# ARTICLE start

Will Third Party Optics Void My Warranty?

Will Third Party Optics Void My Warranty?

If you're a data-center operator, a data-center architect, or even just a purchasing manager, you have an important decision to make: Do you buy optical transceivers from your router and switch manufacturer or do you choose a third-party optics vendor? It can be a challenging question to answer. On one hand, OEM transceivers can be an order of magnitude more expensive than the (frequently identical) third-party versions. On the other hand… actually, there is no other hand, just a widely held misconception that using third-party optics in switches and routers will void your warranty. It won't. In fact, in the United States, purchasers are protected from this type of situation by law.

 

 

Let's start with the legislation. In the late 1890s, businesses such as Standard Oil and American Tobacco had strategically evolved into monopolies. To protect consumers, Congress passed the Sherman Antitrust Act. Among the many protections offered by the Sherman Antitrust Act, it was used to protect against the practice of tying. For purposes of this discussion, we care about horizontal tying, in which the purchase of one product requires the purchase of another. In some cases, manufacturers use the technique to coerce customers into buying the tied product, whether they want it or not. A printer manufacturer, for example, might threaten to void the warranty unless the customer buys proprietary ink cartridges, thus tying the printer cartridges to the purchase of the printer.

# ARTICLE end
# DATASET ROWS start

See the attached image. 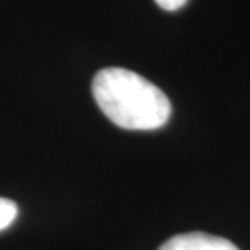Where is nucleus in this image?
Instances as JSON below:
<instances>
[{
	"mask_svg": "<svg viewBox=\"0 0 250 250\" xmlns=\"http://www.w3.org/2000/svg\"><path fill=\"white\" fill-rule=\"evenodd\" d=\"M93 97L102 113L125 130H158L170 117V100L141 74L121 67L102 69L93 78Z\"/></svg>",
	"mask_w": 250,
	"mask_h": 250,
	"instance_id": "nucleus-1",
	"label": "nucleus"
},
{
	"mask_svg": "<svg viewBox=\"0 0 250 250\" xmlns=\"http://www.w3.org/2000/svg\"><path fill=\"white\" fill-rule=\"evenodd\" d=\"M158 250H239L232 241L204 232L180 233L165 241Z\"/></svg>",
	"mask_w": 250,
	"mask_h": 250,
	"instance_id": "nucleus-2",
	"label": "nucleus"
},
{
	"mask_svg": "<svg viewBox=\"0 0 250 250\" xmlns=\"http://www.w3.org/2000/svg\"><path fill=\"white\" fill-rule=\"evenodd\" d=\"M17 213H19L17 204L13 200L0 197V232L13 224V221L17 219Z\"/></svg>",
	"mask_w": 250,
	"mask_h": 250,
	"instance_id": "nucleus-3",
	"label": "nucleus"
},
{
	"mask_svg": "<svg viewBox=\"0 0 250 250\" xmlns=\"http://www.w3.org/2000/svg\"><path fill=\"white\" fill-rule=\"evenodd\" d=\"M154 2L165 11H178L188 4V0H154Z\"/></svg>",
	"mask_w": 250,
	"mask_h": 250,
	"instance_id": "nucleus-4",
	"label": "nucleus"
}]
</instances>
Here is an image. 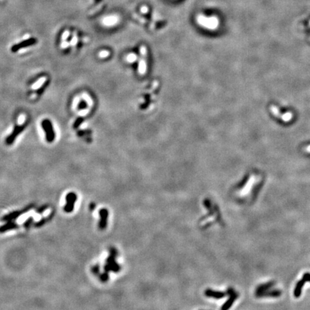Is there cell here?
I'll use <instances>...</instances> for the list:
<instances>
[{"mask_svg":"<svg viewBox=\"0 0 310 310\" xmlns=\"http://www.w3.org/2000/svg\"><path fill=\"white\" fill-rule=\"evenodd\" d=\"M147 71V49L145 45L140 48V58L139 60L138 72L140 75H144Z\"/></svg>","mask_w":310,"mask_h":310,"instance_id":"cell-2","label":"cell"},{"mask_svg":"<svg viewBox=\"0 0 310 310\" xmlns=\"http://www.w3.org/2000/svg\"><path fill=\"white\" fill-rule=\"evenodd\" d=\"M35 43L36 40H34V39H29V40H27L25 41L21 42L20 43L14 45V46L11 48V50H12V51L14 52V53H16L17 51L20 50V49H22V48H26V47L34 45Z\"/></svg>","mask_w":310,"mask_h":310,"instance_id":"cell-5","label":"cell"},{"mask_svg":"<svg viewBox=\"0 0 310 310\" xmlns=\"http://www.w3.org/2000/svg\"><path fill=\"white\" fill-rule=\"evenodd\" d=\"M41 125L43 129L45 131V139H46L47 142L48 143H52L53 142H54L55 139V133L52 122L48 119H45L41 122Z\"/></svg>","mask_w":310,"mask_h":310,"instance_id":"cell-1","label":"cell"},{"mask_svg":"<svg viewBox=\"0 0 310 310\" xmlns=\"http://www.w3.org/2000/svg\"><path fill=\"white\" fill-rule=\"evenodd\" d=\"M228 293L230 294V298L228 301L224 304L223 306H222L221 310H228L232 306L233 303L236 301L238 297V294H236V293L234 292V290H233V289H231V288L228 289Z\"/></svg>","mask_w":310,"mask_h":310,"instance_id":"cell-4","label":"cell"},{"mask_svg":"<svg viewBox=\"0 0 310 310\" xmlns=\"http://www.w3.org/2000/svg\"><path fill=\"white\" fill-rule=\"evenodd\" d=\"M87 107H88L87 102H86L85 100H81V101H80V102L78 105V111L84 110V109H87Z\"/></svg>","mask_w":310,"mask_h":310,"instance_id":"cell-12","label":"cell"},{"mask_svg":"<svg viewBox=\"0 0 310 310\" xmlns=\"http://www.w3.org/2000/svg\"><path fill=\"white\" fill-rule=\"evenodd\" d=\"M48 83H49V81H45V82L43 84V85H42L41 86H40V88L37 89V91H36V94H37V95H41L42 93H43V92L45 91V89H46V88H47V86H48Z\"/></svg>","mask_w":310,"mask_h":310,"instance_id":"cell-11","label":"cell"},{"mask_svg":"<svg viewBox=\"0 0 310 310\" xmlns=\"http://www.w3.org/2000/svg\"><path fill=\"white\" fill-rule=\"evenodd\" d=\"M305 283H306V281H305L304 279H303V278L297 282V285H296L295 289H294V297H297H297H300V295H301V294H302V287H303Z\"/></svg>","mask_w":310,"mask_h":310,"instance_id":"cell-9","label":"cell"},{"mask_svg":"<svg viewBox=\"0 0 310 310\" xmlns=\"http://www.w3.org/2000/svg\"><path fill=\"white\" fill-rule=\"evenodd\" d=\"M27 124V122H25L24 123H22V124H21V125L17 124L16 126L14 127L13 131H12V133L9 134L8 137L6 138V139H5L6 144H7V145L12 144L13 142L15 141V139H16V138L18 137V136L20 135V134H21L23 131H24L25 129Z\"/></svg>","mask_w":310,"mask_h":310,"instance_id":"cell-3","label":"cell"},{"mask_svg":"<svg viewBox=\"0 0 310 310\" xmlns=\"http://www.w3.org/2000/svg\"><path fill=\"white\" fill-rule=\"evenodd\" d=\"M83 122V117H79V118H78L75 121L74 123H73V129H78V128L81 126V124Z\"/></svg>","mask_w":310,"mask_h":310,"instance_id":"cell-13","label":"cell"},{"mask_svg":"<svg viewBox=\"0 0 310 310\" xmlns=\"http://www.w3.org/2000/svg\"><path fill=\"white\" fill-rule=\"evenodd\" d=\"M205 294L207 297H213V298H215L217 299H220L223 298V297L226 296L225 293L221 292H215V291L212 290V289H207L205 292Z\"/></svg>","mask_w":310,"mask_h":310,"instance_id":"cell-6","label":"cell"},{"mask_svg":"<svg viewBox=\"0 0 310 310\" xmlns=\"http://www.w3.org/2000/svg\"><path fill=\"white\" fill-rule=\"evenodd\" d=\"M281 295V292L278 289L276 290H272L270 292H265L262 293H258L256 294V296L257 297H278Z\"/></svg>","mask_w":310,"mask_h":310,"instance_id":"cell-7","label":"cell"},{"mask_svg":"<svg viewBox=\"0 0 310 310\" xmlns=\"http://www.w3.org/2000/svg\"><path fill=\"white\" fill-rule=\"evenodd\" d=\"M275 284V283L274 282V281H270V282H268L267 283V284H261L260 285V286H258L257 287V289H256V294H258V293H262V292H267L269 289H270L271 288L273 287L274 285Z\"/></svg>","mask_w":310,"mask_h":310,"instance_id":"cell-8","label":"cell"},{"mask_svg":"<svg viewBox=\"0 0 310 310\" xmlns=\"http://www.w3.org/2000/svg\"><path fill=\"white\" fill-rule=\"evenodd\" d=\"M136 59V55L134 54H130L127 56V60L129 62H133V61L135 60Z\"/></svg>","mask_w":310,"mask_h":310,"instance_id":"cell-15","label":"cell"},{"mask_svg":"<svg viewBox=\"0 0 310 310\" xmlns=\"http://www.w3.org/2000/svg\"><path fill=\"white\" fill-rule=\"evenodd\" d=\"M117 22H118V18L116 16H109L103 19L102 23L104 25L112 26L116 24Z\"/></svg>","mask_w":310,"mask_h":310,"instance_id":"cell-10","label":"cell"},{"mask_svg":"<svg viewBox=\"0 0 310 310\" xmlns=\"http://www.w3.org/2000/svg\"><path fill=\"white\" fill-rule=\"evenodd\" d=\"M303 279H304L305 281H309L310 282V274L309 273H305L303 275Z\"/></svg>","mask_w":310,"mask_h":310,"instance_id":"cell-16","label":"cell"},{"mask_svg":"<svg viewBox=\"0 0 310 310\" xmlns=\"http://www.w3.org/2000/svg\"><path fill=\"white\" fill-rule=\"evenodd\" d=\"M109 55V53L108 51H101V53H100L99 55L100 57L101 58H105L106 57V56H108Z\"/></svg>","mask_w":310,"mask_h":310,"instance_id":"cell-17","label":"cell"},{"mask_svg":"<svg viewBox=\"0 0 310 310\" xmlns=\"http://www.w3.org/2000/svg\"><path fill=\"white\" fill-rule=\"evenodd\" d=\"M70 36V32H68V30L65 31V32H64L63 34H62V41H65V40H67V39L68 38V37Z\"/></svg>","mask_w":310,"mask_h":310,"instance_id":"cell-14","label":"cell"}]
</instances>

# DATASET ROWS end

## CHALLENGES
A. Reproduce the passage of the article on third-party optics from "Let's start with" up to and including "of the printer.".
B. According to the article on third-party optics, what legislation did Congress pass to protect consumers from monopolies?
C. Continue the article on third-party optics from the point at which it stops.

## THE ANSWERS
A.
Let's start with the legislation. In the late 1890s, businesses such as Standard Oil and American Tobacco had strategically evolved into monopolies. To protect consumers, Congress passed the Sherman Antitrust Act. Among the many protections offered by the Sherman Antitrust Act, it was used to protect against the practice of tying. For purposes of this discussion, we care about horizontal tying, in which the purchase of one product requires the purchase of another. In some cases, manufacturers use the technique to coerce customers into buying the tied product, whether they want it or not. A printer manufacturer, for example, might threaten to void the warranty unless the customer buys proprietary ink cartridges, thus tying the printer cartridges to the purchase of the printer.

B. Congress passed the Sherman Antitrust Act.

C.
The Sherman Antitrust Act has been used in anti-tying lawsuits, including in the case of that printer manufacturer (Xerox, by name). In a separate case, Jefferson Parish Hosp. Dist. No. 2 v. Hyde, the Supreme Court concluded, “…the essential characteristic of an invalid tying arrangement lies in the seller's exploitation of its control over the tying product to force the buyer into the purchase of a tied product that the buyer either did not want at all or might have preferred to purchase elsewhere on different terms. When such "forcing" is present, competition on the merits in the market for the tied item is restrained, and the Sherman Act is violated.” In other words, no, you can't do that.

 

24 years after the passage of the Sherman act, the Clayton Antitrust act was passed to strengthen protections, including prohibition of tying.

 

What all this means is that there are legal protections against a manufacturer arbitrarily voiding the warranty on a switch or router simply for the use of third-party optics. This holds for other components such as cables and memory modules. The Cisco website, for example, clearly states that the warranty on a product would be upheld, even if it was being used with third party optics, so long as those optics were not the cause of the defect.

 

Third Party Components Support

The Cisco guideline for support and warranty services for the use of third-party memory, cables, gigabit interface controllers (GBICs), filters, or other non-Cisco components is as follows:

 

When a customer reports a product fault or defect and Cisco believes the fault or defect can be traced to the use of third-party memory products, cables, GBIC's, filters, or other non-Cisco components by a customer or reseller, then, at Cisco's discretion, Cisco may withhold support under warranty or a Cisco support program such as SMARTnet™ service.

 

When a product fault or defect occurs in the network, and Cisco concludes that the fault or defect is not attributable to the use of third-party memory, cables, GBICs, filters, or other non-Cisco components installed by a customer or reseller, Cisco will continue to provide support for the affected product under warranty or covered by a Cisco support program.

 

This brings us to the secret of many equipment vendors, which is that they purchase their optical transceivers elsewhere and private label them. Given that only a limited number of transceiver manufacturers exist, chances are good that the source of that proprietary transceiver is the same as that of the third-party optic. Assuming the transceiver is manufactured by a company that participates in the appropriate multi-source agreement (MSA) and meets specifications, the component should operate just as well as the proprietary product, leaving the warranty (and your budget) intact.

 

Contact us to find out more about how our optical transceivers deliver reliable performance with value pricing.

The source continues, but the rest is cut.